Life required a certain meticulous order; tasks great and small were best performed immediately.

Only when that was done did she open the drawer to retrieve the tiny medal lion, the lone token of her brother she possessed in the world. It looked like a twelve-sided dime nestled amid the silver corn cob holders. Coldwell took it out and pressed it into the palm of her hand, hard enough to make an impression, hard enough to sear her soul.

Benjamin’s death hadn’t seemed real until the intruders arrived. But now it was very real.

The intruders had tripped over themselves trying to describe the church. They were so wedded to the old age, the ways that had dominated for the past two thousand years that the coming age was beyond their vocabulary. Calling the Seven Angels Christian was like calling Christians Jews. Yes, there were intersections, but the Seven Angels were no closer to Christians — or Jews or Muslims — than they were to Buddhists. They recognized the old age had ended and were dedicated to the new.

The words of the Christian Bible did predict the changes to come, for in the old there are always the seeds of the new. But the Christians in their blindness did not know how to interpret the words they themselves held dear.

The Book of the Apocalypse mentioned seven vials: seven wars. These would begin in the Holy Land, where the other ages had begun. Before the wars had run their course, all of the old holy places — Jerusalem, Nazareth, Mecca, Medina — would be destroyed just as Jerusalem had been torn asunder to signal the birth of Christianity. All that was required was a spark.

Benjamin was to have provided that spark. But the old resisted the new, dinging selfishly to its ways.

Coldwell knew that the intruders were lying about her brother’s death being an accident.
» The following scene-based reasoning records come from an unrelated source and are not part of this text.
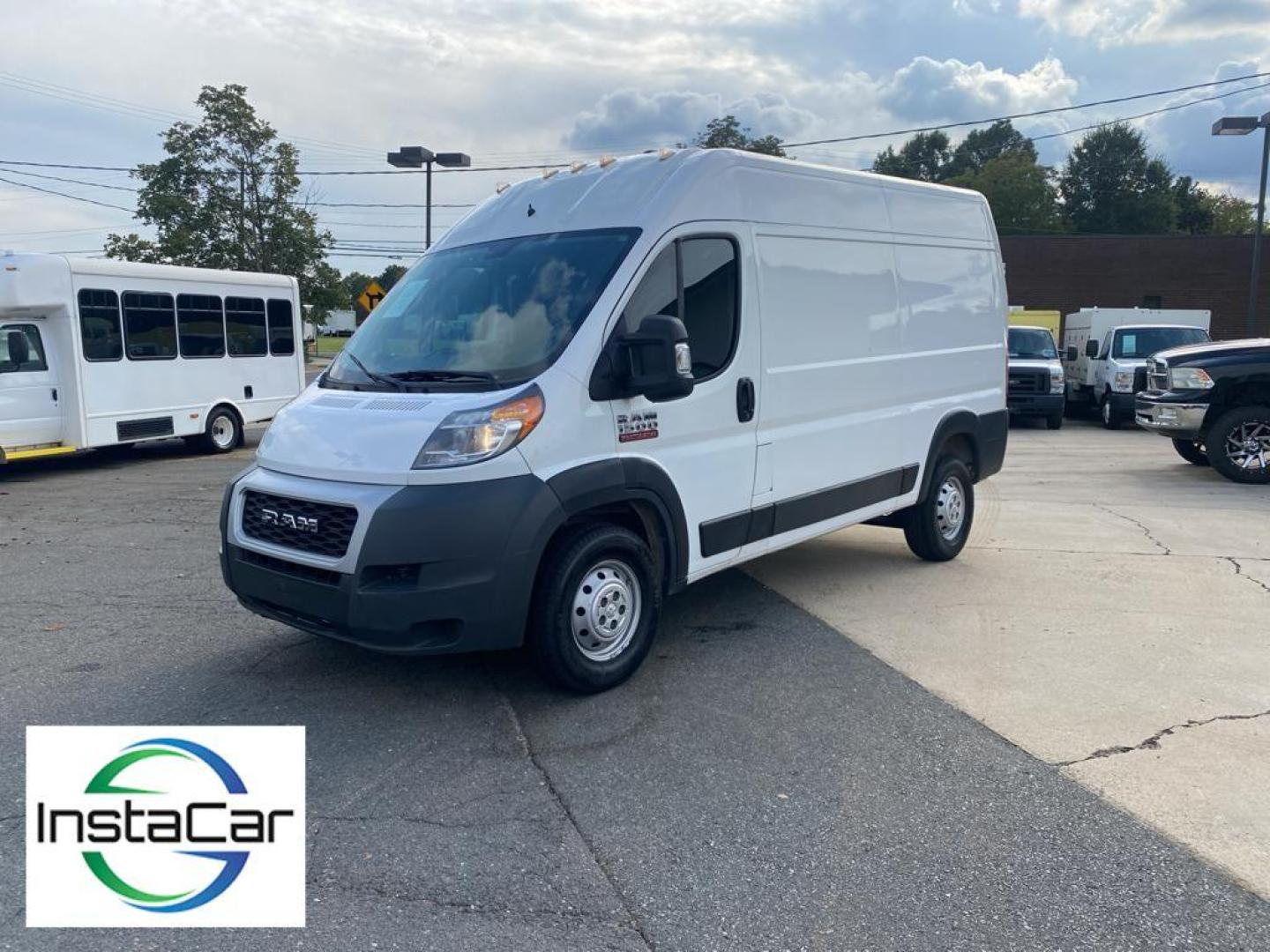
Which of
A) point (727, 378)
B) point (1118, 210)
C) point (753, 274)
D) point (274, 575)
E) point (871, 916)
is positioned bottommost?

They might blame a suicide bomber, but surely that was part of a plot to obscure what had happened. The Jews controlled Jerusalem, and it was only natural for them to blame the Muslims. One did not like to jump to conclusions without evidence, but surely some sort of deliberate act had taken her brother’s life.

Coldwell despised mendacity, but it strengthened her in a way and even provided some comfort. These people were her enemy. They were powerful, but they were not so strong as they pretended. Nor as knowledgeable. They seemed to have no idea that she, too, was a member of the church. But then that was by design. Judy Coldwell had done much for the church soon after the angels visited the Reverend Tallis and instructed him to start the movement. Her job as an overseas accountant with an energy firm and then an exporter had been based in the Middle East, and her contacts helped lay the groundwork for Seven Angels’ early missions. These were primitive and paltry, greatly limited by the group’s lack of funds.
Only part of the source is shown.